TASK TO CARRY OUT – Rewrite all of the material below, replacing "camera" with "viewer" and leaving everything else unchanged.

DATA SHOWN –
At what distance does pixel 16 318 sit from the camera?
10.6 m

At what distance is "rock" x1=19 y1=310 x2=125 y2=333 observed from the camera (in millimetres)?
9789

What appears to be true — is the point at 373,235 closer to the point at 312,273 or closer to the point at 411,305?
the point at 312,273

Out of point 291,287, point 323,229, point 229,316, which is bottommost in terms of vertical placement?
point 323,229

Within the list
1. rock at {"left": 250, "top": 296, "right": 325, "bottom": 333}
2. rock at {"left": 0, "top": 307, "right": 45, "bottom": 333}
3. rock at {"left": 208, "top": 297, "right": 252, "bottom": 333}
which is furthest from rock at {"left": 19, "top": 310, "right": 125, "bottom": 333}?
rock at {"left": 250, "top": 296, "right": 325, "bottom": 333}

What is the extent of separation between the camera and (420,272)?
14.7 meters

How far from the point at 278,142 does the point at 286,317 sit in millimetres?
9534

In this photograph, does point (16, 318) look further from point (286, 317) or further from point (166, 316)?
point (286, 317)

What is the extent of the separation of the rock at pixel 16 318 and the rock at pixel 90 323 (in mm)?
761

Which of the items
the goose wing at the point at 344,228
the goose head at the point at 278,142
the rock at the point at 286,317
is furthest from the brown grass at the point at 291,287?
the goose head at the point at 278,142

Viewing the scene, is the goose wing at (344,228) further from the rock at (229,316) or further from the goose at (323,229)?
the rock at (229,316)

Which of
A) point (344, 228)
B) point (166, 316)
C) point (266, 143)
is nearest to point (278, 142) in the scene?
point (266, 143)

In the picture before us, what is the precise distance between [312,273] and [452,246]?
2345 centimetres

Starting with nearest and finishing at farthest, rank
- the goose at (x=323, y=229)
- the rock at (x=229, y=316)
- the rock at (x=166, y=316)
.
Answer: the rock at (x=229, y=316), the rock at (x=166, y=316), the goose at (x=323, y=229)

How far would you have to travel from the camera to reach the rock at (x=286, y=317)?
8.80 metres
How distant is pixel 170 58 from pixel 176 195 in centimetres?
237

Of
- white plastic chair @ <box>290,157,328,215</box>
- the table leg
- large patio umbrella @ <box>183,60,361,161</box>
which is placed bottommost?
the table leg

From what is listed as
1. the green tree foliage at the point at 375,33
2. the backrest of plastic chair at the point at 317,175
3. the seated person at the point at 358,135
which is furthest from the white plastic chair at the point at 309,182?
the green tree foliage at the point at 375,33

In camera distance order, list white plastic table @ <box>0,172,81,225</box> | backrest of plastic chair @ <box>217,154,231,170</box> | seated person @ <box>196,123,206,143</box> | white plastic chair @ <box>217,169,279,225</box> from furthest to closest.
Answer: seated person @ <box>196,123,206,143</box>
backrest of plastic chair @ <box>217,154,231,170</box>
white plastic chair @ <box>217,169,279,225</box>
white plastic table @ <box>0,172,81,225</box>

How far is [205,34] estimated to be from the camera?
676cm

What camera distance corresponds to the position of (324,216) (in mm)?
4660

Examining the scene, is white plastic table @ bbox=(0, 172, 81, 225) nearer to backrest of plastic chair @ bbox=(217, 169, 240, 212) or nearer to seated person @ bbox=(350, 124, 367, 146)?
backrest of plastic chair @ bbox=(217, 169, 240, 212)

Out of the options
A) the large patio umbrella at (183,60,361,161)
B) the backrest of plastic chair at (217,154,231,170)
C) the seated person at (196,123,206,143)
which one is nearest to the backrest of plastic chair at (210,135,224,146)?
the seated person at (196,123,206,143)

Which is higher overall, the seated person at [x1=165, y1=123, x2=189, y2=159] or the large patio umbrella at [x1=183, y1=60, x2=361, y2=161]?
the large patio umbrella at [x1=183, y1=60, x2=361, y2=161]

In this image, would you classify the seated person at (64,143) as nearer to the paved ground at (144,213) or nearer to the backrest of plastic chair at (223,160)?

PROBLEM SOLUTION –
At what distance does pixel 16 318 sit from the viewer?
10.6 m

At what distance is "rock" x1=19 y1=310 x2=125 y2=333 observed from the viewer (in millimetres)?
9789

What appears to be true — is the point at 373,235 closer to the point at 312,273 or closer to the point at 411,305?
the point at 312,273

Out of point 291,287, point 323,229, point 229,316, which is bottommost in terms of vertical placement?
point 323,229

Within the list
1. rock at {"left": 250, "top": 296, "right": 325, "bottom": 333}
2. rock at {"left": 0, "top": 307, "right": 45, "bottom": 333}
3. rock at {"left": 208, "top": 297, "right": 252, "bottom": 333}
which is furthest from rock at {"left": 19, "top": 310, "right": 125, "bottom": 333}?
rock at {"left": 250, "top": 296, "right": 325, "bottom": 333}

What is the extent of separation between the viewer and (420,272)?
14.7 meters

How far from the point at 278,142 does the point at 286,317 sit in millimetres?
9534

In this photograph, does point (16, 318) look further from point (286, 317) or further from point (166, 316)?
point (286, 317)

What is the extent of the separation of the rock at pixel 16 318 and the rock at pixel 90 323 (in mm)?
761

Which of the items
the goose wing at the point at 344,228
the goose head at the point at 278,142
the rock at the point at 286,317
is furthest from the brown grass at the point at 291,287?
the goose head at the point at 278,142

Viewing the scene, is the goose wing at (344,228) further from the rock at (229,316) or further from the goose at (323,229)?
the rock at (229,316)

Which of
A) point (344, 228)
B) point (166, 316)
C) point (266, 143)
is nearest to point (278, 142) in the scene?
point (266, 143)

In the picture before us, what is the precise distance between [312,273] and [452,246]?
2345 centimetres

Starting with nearest and finishing at farthest, rank
- the goose at (x=323, y=229)
- the rock at (x=229, y=316)
- the rock at (x=166, y=316)
.
Answer: the rock at (x=229, y=316), the rock at (x=166, y=316), the goose at (x=323, y=229)

How far would you have to travel from the viewer to reach the rock at (x=286, y=317)?
8.80 metres
How distant is pixel 170 58 from pixel 176 195 in centimetres?
237

Of
- white plastic chair @ <box>290,157,328,215</box>
- the table leg
- large patio umbrella @ <box>183,60,361,161</box>
which is placed bottommost?
the table leg

From what is listed as
1. the green tree foliage at the point at 375,33
2. the backrest of plastic chair at the point at 317,175
3. the seated person at the point at 358,135
which is furthest from the white plastic chair at the point at 309,182?
the green tree foliage at the point at 375,33

In viewer distance order, list white plastic table @ <box>0,172,81,225</box> | backrest of plastic chair @ <box>217,154,231,170</box> | seated person @ <box>196,123,206,143</box> | white plastic chair @ <box>217,169,279,225</box> from furthest to closest.
Answer: seated person @ <box>196,123,206,143</box>
backrest of plastic chair @ <box>217,154,231,170</box>
white plastic chair @ <box>217,169,279,225</box>
white plastic table @ <box>0,172,81,225</box>

How far is [205,34] estimated to be from the viewer?
676cm

What viewer distance corresponds to the position of (324,216) (in mm)?
4660

Examining the scene, is white plastic table @ bbox=(0, 172, 81, 225) nearer to backrest of plastic chair @ bbox=(217, 169, 240, 212) or nearer to seated person @ bbox=(350, 124, 367, 146)?
backrest of plastic chair @ bbox=(217, 169, 240, 212)

Out of the options
A) the large patio umbrella at (183,60,361,161)
B) the backrest of plastic chair at (217,154,231,170)
C) the seated person at (196,123,206,143)
which one is nearest to the backrest of plastic chair at (210,135,224,146)?
the seated person at (196,123,206,143)

Which is higher overall, the seated person at [x1=165, y1=123, x2=189, y2=159] or the large patio umbrella at [x1=183, y1=60, x2=361, y2=161]?
the large patio umbrella at [x1=183, y1=60, x2=361, y2=161]

In this image, would you classify the seated person at (64,143) as nearer to the paved ground at (144,213) or nearer to the backrest of plastic chair at (223,160)?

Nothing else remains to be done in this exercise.